利用者は介護施設に、「よりましなケア」を求めているのではなく、自分の尊厳が最大限に護られるケアを求めている。介護施設において職員が利用者に接する際にも、尊厳を護る最低限のマナーが求められ、それは顧客対応としてふさわしい態度を守ることでしか実現しない。

介護サービスの場における職員の言葉遣いも、顧客サービスとしてふさわしい言葉であるのか否かという線引きしかできない。

職員が利用者に、馴れ馴れしい言葉で接することを放置することで、心のゆるみが心の乱れに繋がり、世間の非常識が介護サービスの常識であるかのような感覚麻痺が生まれ、やがてそのことが虐待行為につながる危険性がある。このことを防ぐために、態度が荒れるきっかけになる小さなほころびは、日常の言葉の乱れであると考え、利用者に対して丁寧語で対応することを基本として、乱れた言葉遣いは常に修正して対応しようとするのが、僕が提唱する「介護サービスの割れ窓理論」である。
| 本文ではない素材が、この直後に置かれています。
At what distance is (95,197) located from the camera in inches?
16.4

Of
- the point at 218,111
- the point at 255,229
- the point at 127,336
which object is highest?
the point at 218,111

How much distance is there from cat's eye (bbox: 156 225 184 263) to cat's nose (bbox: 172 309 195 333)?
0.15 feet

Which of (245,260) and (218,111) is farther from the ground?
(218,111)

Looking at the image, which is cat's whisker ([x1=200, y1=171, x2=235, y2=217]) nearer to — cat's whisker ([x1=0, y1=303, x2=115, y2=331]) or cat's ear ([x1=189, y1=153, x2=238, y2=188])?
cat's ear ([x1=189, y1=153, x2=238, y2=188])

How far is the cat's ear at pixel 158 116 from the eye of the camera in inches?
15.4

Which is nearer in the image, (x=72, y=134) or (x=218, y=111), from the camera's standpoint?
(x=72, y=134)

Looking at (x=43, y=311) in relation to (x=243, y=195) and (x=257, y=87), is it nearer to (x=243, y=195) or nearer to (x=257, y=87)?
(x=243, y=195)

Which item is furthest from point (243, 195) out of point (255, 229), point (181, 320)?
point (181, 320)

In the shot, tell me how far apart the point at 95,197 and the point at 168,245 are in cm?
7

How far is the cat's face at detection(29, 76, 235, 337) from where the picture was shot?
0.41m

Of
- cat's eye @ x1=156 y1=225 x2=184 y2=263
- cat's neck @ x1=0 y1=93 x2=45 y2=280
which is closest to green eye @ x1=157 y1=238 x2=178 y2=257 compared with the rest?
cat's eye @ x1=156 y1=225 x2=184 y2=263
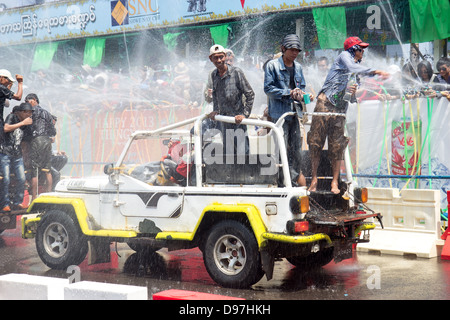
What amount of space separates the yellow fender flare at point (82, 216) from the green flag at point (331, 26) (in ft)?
25.3

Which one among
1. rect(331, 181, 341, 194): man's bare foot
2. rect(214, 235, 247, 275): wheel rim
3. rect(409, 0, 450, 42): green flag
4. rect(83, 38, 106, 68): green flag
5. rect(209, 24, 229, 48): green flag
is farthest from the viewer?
rect(83, 38, 106, 68): green flag

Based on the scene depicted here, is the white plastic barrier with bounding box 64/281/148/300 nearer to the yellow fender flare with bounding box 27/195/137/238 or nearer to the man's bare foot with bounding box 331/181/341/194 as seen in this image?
the yellow fender flare with bounding box 27/195/137/238

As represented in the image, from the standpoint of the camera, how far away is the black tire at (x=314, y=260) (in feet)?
24.9

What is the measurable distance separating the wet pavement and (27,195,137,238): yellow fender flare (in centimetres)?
52

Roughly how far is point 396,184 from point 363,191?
3894 millimetres

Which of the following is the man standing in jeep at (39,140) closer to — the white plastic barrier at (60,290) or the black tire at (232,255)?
the black tire at (232,255)

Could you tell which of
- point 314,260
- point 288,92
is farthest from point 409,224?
point 288,92

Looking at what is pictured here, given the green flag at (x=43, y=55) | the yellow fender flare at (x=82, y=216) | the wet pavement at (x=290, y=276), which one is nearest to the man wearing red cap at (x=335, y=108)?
the wet pavement at (x=290, y=276)

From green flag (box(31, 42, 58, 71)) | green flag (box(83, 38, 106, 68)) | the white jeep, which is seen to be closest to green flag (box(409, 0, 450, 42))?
the white jeep

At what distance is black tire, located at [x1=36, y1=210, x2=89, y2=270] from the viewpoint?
7.49 metres

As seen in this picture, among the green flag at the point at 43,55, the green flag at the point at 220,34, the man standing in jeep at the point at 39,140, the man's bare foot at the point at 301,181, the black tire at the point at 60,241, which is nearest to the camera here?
the man's bare foot at the point at 301,181
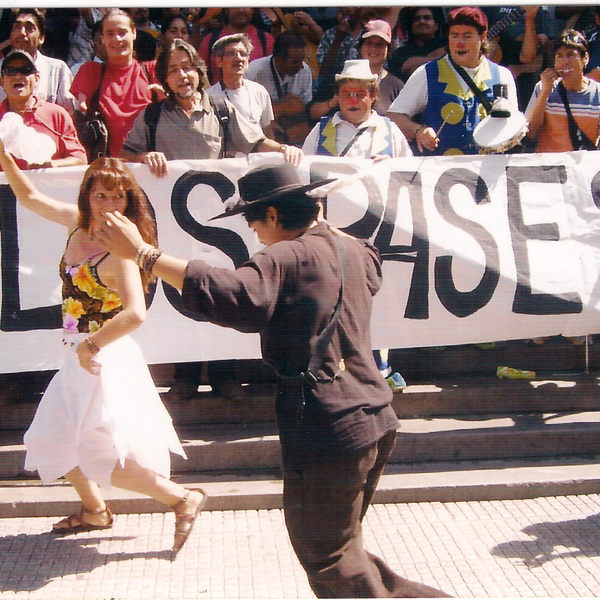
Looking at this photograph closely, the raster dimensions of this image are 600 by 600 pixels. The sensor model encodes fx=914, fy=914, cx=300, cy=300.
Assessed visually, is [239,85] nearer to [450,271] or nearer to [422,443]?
[450,271]

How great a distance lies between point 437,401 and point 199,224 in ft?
5.58

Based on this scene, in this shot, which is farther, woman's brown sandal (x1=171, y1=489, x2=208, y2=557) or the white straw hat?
the white straw hat

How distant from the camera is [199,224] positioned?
16.4ft

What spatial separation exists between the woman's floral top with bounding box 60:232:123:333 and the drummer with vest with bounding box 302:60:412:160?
1794mm

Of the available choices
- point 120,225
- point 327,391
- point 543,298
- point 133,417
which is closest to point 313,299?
point 327,391

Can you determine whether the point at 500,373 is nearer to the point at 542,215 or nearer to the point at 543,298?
the point at 543,298

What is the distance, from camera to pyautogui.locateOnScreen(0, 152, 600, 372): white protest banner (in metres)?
4.88

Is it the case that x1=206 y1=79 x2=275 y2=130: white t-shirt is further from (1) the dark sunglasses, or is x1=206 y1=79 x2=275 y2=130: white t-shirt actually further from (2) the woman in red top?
(1) the dark sunglasses

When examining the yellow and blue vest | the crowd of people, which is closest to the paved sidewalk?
the crowd of people

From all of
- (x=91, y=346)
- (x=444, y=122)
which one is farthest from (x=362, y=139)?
(x=91, y=346)

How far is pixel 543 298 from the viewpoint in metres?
5.17

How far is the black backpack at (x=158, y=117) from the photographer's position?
5012 millimetres

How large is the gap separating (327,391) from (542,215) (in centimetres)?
282

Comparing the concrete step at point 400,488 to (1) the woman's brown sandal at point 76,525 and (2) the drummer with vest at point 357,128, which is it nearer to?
(1) the woman's brown sandal at point 76,525
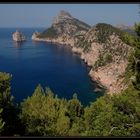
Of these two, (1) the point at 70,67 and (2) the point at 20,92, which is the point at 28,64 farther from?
(2) the point at 20,92

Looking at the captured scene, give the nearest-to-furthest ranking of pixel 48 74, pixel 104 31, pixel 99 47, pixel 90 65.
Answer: pixel 48 74 < pixel 90 65 < pixel 99 47 < pixel 104 31

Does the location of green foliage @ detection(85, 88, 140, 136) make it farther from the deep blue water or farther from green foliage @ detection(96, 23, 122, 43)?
green foliage @ detection(96, 23, 122, 43)

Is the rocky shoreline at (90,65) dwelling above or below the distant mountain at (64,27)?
below

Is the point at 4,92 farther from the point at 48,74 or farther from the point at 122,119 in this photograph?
the point at 48,74

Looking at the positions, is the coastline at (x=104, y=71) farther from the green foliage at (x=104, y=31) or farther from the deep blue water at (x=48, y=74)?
the green foliage at (x=104, y=31)

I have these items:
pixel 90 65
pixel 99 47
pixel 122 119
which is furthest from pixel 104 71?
pixel 122 119

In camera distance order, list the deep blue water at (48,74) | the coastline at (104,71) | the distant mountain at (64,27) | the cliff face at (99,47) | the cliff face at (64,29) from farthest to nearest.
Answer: the distant mountain at (64,27)
the cliff face at (64,29)
the cliff face at (99,47)
the coastline at (104,71)
the deep blue water at (48,74)

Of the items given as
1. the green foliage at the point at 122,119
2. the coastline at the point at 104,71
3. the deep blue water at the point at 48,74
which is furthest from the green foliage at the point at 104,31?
the green foliage at the point at 122,119

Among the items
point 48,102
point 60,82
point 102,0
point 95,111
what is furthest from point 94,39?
point 102,0
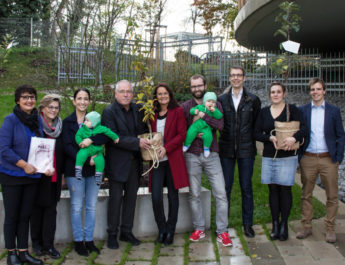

注)割れ窓理論とは、もともと犯罪心理学の中で唱えられている理論で、割れた窓を放置しておくと、割られる窓が増え建物全体が荒廃していき、やがてそうした建物が地域に増えることで、地域全体が荒廃していくという理論で、割られた窓をすぐに補修することで、そうした荒廃を防ごうという理論である。

勿論、言葉を正したからといって、必ず感覚麻痺と虐待を防ぐことができるとは限らない。しかし言葉を正す習慣は、心の乱れをある程度までは防ぐ効果も生むし、言葉だけを正しくして態度が荒れてきたら、周囲の人はそのことに対して違和感を覚え、その不自然さや不適切さに気づきやすくなり、深刻な問題に繋がる前に、ほころびを指摘でき、修復できるという効果がある。

2025年には、団塊の世代の人々が後期高齢者となり、介護サービスを利用する人がさらに増えるだろう。それらの世代の人々は、企業戦士として高度経済成長期を支えてきた人で、我々の世代より上下関係に厳しく、サービス業の言葉遣いに敏感な世代である。

そうであるがゆえに我々が言葉を崩すことで不快になる人は多く、同時に崩した言葉に傷つく人も多いはずである。 

そうしないためにも、我々の世代で、言葉を崩して馴れ馴れしい言葉遣いをすることが、親しみやすさの表現だという変な誤解をなくして、顧客サービスとしてふさわしい言葉を普通に使いこなすことができる介護を作っていく必要がある。今変えていかないと、汚い言葉でいつか我々自身が傷つき、我々の愛する子供や孫が傷つけられるのだ。

虐待と無縁の介護は、正しい言葉遣いができるところから始まるのである。